[comp.lang.perl] problem redirecting STDOUT to pipe

vsh@etnibsd.UUCP (Steve Harris) (07/13/90)

Perlers,

	[ I am running perl 3.0, patchlevel 15 (our netfeed has been
	down for a while).  If this problem has been fixed in a more
	recent patch, please let me know. ]


Abstract: Consider the following perl fragments:

=-=-=-=-=-=-=-=-=-=-=-=-=-=-=-=-=-=-=-=-=-=-=-=-=-=-=-=-=-=-=-=-=-=-=-=-

	print STDERR "before: fileno(STDOUT) = ", fileno(STDOUT), "\n";
	open(STDOUT, ">foo");
	print STDERR "after:  fileno(STDOUT) = ", fileno(STDOUT), "\n";
result:
	before: fileno(STDOUT) = 1
	after:  fileno(STDOUT) = 1

=-=-=-=-=-=-=-=-=-=-=-=-=-=-=-=-=-=-=-=-=-=-=-=-=-=-=-=-=-=-=-=-=-=-=-=-

	print STDERR "before: fileno(STDOUT) = ", fileno(STDOUT), "\n";
	open(STDOUT, "| dd of=foo");
	print STDERR "after:  fileno(STDOUT) = ", fileno(STDOUT), "\n";
result:
	before: fileno(STDOUT) = 1
	after:  fileno(STDOUT) = 3

=-=-=-=-=-=-=-=-=-=-=-=-=-=-=-=-=-=-=-=-=-=-=-=-=-=-=-=-=-=-=-=-=-=-=-=-

In the first case, re-opening STDOUT preserves the original fileno, in
the second, it does not.  Why?  Is the way it should behave?


The Whole Story:

I'm writing a (table-driven) script to do backups to an Exabyte tape
drive.  I'm using John Gilmore's public domain tar (which we call
gnutar), which can read the list of files to be archived from stdin.
For the moment, all systems are NFS mounted and treated as part of a
vast virtual filesystem.

I use find to generate the list of files -- depending on conditions,
the archive will be full or incremental.  For incremental backups, I
use "find -newer timestamp_file" to generate the list of files; the
timestamp_file is touch'ed when a full backup is done.

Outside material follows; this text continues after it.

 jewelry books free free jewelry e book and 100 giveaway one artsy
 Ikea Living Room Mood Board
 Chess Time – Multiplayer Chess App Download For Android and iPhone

I use bdd, a program from Delta Microsystems (from whom we purchased
our Exabyte), to write to the tape.  Bdd is based on dd, but allows you
to specify both a "bs" parameter (as in dd) and a "odbs" parameter, the
"output device block size".  When bdd processes its final chunk of
data, if that chunk is less than bs bytes, it will write that chunk out
in odbs blocks.  With normal dd, the final chunk is null-padded to bs
bytes.  If bs is 1 Mb, that can be a lot of nulls.

Each partition of each system is handled independently.  E.g., you
could have a full backup of the root partition and an incremental
backup of the /usr partition.  There is a separate timestamp_file in
the root directory of each partition.

Since tape filemarks on the Exabyte are costly (2+ MB, as I recall),
the entire archive for each system is written to a single tape file.
This file is prefixed with a (1024-byte) header describing the contents
of the tar saveset (date, system name; for each partition: type (full
or incremental) and the mod date of the timestamp file.

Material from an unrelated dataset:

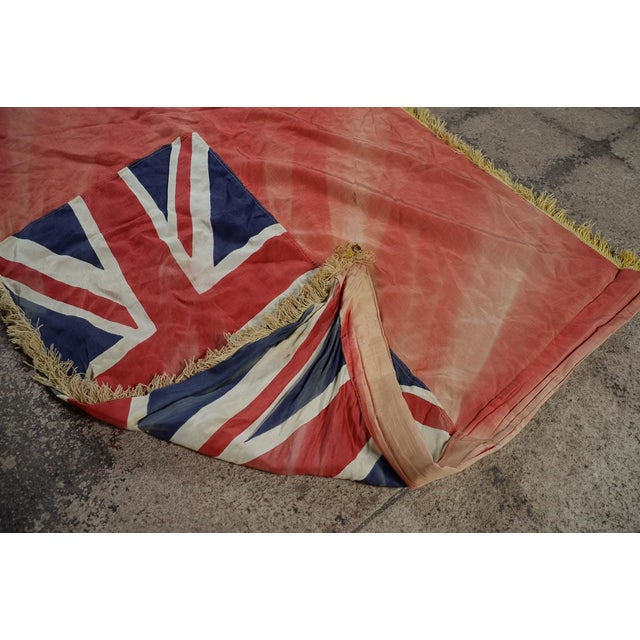 Canadian Red Ensign Original C.1930s Vintage Flag - Image 10 of 10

[ When I get the script working, I'll publish it to the net. ]


Here's an outline of the script (without error checking):

...;	# rewind tape
foreach $sys (@sys_list) {
	...;	# construct partition_list for this sys
	...;	# construct header for this sys
	$pid = open(TAR, "|-");
	if ($pid == 0) {	# child
		open(STDOUT, "| bdd of=$TAPE bs=$bs odbs=$odbs");
		print STDOUT $header;
		exec "gnutar -cvf - -T - -b 1";
	}
	# parent
	foreach $partition (@partition_list) {
		...;	# construct find_args for this sys/partition
		open(FIND, "find $find_args |");
		while (<FIND>) {
			...;		# cannonicize file name
			print TAR $_;	# pass file name to gnutar
		}
	}
	close TAR;	# wait for child to complete
}
...;	# rewind tape


As written above, the script won't work because gnutar has not
inherited the pipe on its stdout.  The "open(STDOUT, ...);" does not
associate file descriptor 1 with the pipe, it just reassigns the name
"STDOUT" to some other file descriptor.  Within perl that's fine, but
gnutar still thinks stdout is file descriptor 1.

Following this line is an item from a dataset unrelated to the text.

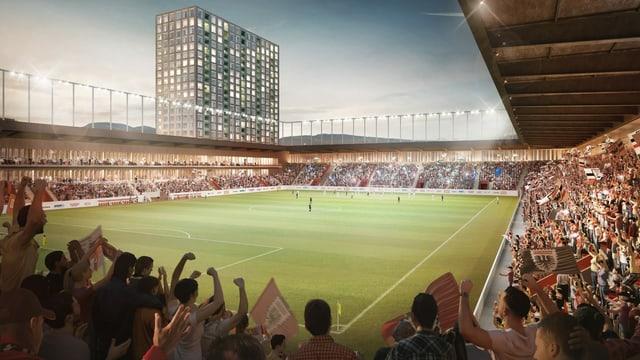 Visualisierung des neuen Stadions an einem Fussballspiel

I can get around the problem by replacing the child code with:

	if ($pid == 0) {	# child
		open(BDD, "| bdd of=$TAPE bs=$bs odbs=$odbs");
		open(STDOUT, ">&BDD);	# this reassigns STDOUT
		print STDOUT $header;

but then I cannot exec tar, as the tape device does not get closed and
the next attempt to open it (for the backup of the next system) will
fail.  Instead, I have to do (this works):

		system "gnutar -cvf - -T - -b 1";
		close BDD;
		close STDOUT;
	}

If I close BDD before the exec/system, the whole thing blocks.  If I
don't explicitly close both BDD and STDOUT, the next iteration fails
(bdd cannot open $TAPE, presumably it's not closed when the child exits).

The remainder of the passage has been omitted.